Highlights of our time were:

  • hearing the life story of “Mama Kate”, how her house was demolished one day while she was at work and she was deported to the Transkei, and walked for 3 weeks to return to Cape Town and joined the protests and went on a hunger strike for 23 days in March 1982 in the Cathedral with over 50 others. Eventually they were allowed to “live” on the outskirts of Cape Town where now she has a house on the edge of one of the many shanty towns. The wall of her lounge is covered in press cuttings about the protests.

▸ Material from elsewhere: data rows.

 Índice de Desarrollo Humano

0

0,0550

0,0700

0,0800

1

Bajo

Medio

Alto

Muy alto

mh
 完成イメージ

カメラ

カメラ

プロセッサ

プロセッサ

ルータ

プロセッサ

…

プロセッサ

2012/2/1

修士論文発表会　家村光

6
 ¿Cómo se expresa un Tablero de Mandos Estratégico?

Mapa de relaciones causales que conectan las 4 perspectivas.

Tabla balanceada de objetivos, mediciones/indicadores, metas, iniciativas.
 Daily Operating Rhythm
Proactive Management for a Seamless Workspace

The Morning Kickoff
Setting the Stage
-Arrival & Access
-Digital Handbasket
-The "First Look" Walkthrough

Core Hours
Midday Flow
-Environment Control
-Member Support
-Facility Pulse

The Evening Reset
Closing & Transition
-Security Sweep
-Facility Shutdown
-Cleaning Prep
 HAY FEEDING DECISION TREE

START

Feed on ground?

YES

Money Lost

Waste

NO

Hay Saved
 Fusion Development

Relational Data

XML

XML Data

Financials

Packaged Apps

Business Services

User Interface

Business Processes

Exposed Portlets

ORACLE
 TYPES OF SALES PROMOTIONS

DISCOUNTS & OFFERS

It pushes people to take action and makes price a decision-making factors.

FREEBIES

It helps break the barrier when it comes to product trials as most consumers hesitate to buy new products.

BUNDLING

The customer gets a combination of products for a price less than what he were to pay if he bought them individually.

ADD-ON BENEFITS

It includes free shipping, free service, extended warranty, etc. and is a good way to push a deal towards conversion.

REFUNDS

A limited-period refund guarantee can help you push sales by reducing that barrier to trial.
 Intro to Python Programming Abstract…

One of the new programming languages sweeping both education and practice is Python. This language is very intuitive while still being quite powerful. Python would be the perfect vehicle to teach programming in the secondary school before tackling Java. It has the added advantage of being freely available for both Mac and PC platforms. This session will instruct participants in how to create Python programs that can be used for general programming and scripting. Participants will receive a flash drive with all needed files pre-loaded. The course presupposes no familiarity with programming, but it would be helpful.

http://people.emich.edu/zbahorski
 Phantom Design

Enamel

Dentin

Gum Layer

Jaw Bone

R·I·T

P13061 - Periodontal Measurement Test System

  • visiting the District Six Museum which tells the story of this vibrant multi racial community which was demolished between 1966 and 1982. And hearing how the households were shipped out to the townships and separated from family and neighbours and how that breakdown of community is still a cause of social unrest today.

  • hearing from Imam Rashied Omar about the strength of interreligious solidarity which dates back to the founding of Cape Town and the slaves who worked and lived together. This solidarity was made very strong under apartheid as prisoners prayed together and shared the struggle together.

  • making the Mandela pilgrimage to Robben Island and being shown around by a former prisoner. It seemed sad that the prison will never leave the prisoners alone as it now gives them their livelihood.

  • reflecting and sharing together on our own contexts, our own engagements on a political level. And all of us being in awe of Dean Michael Weeder and his team leading a vibrant cathedral community as an ongoing witness to hope in a struggling South Africa.

  • I was privileged to be invited to preach at evensong on Sunday 10 May. My sermon is linked here. One of the realities of life in Cape Town is rolling electricity cuts. I was grateful that the lights came on 5 minutes after the service started as it was already dark and the prospect of preaching with a torch and no microphone was not a happy one! An honour to preach in Bishop Tutu’s pulpit.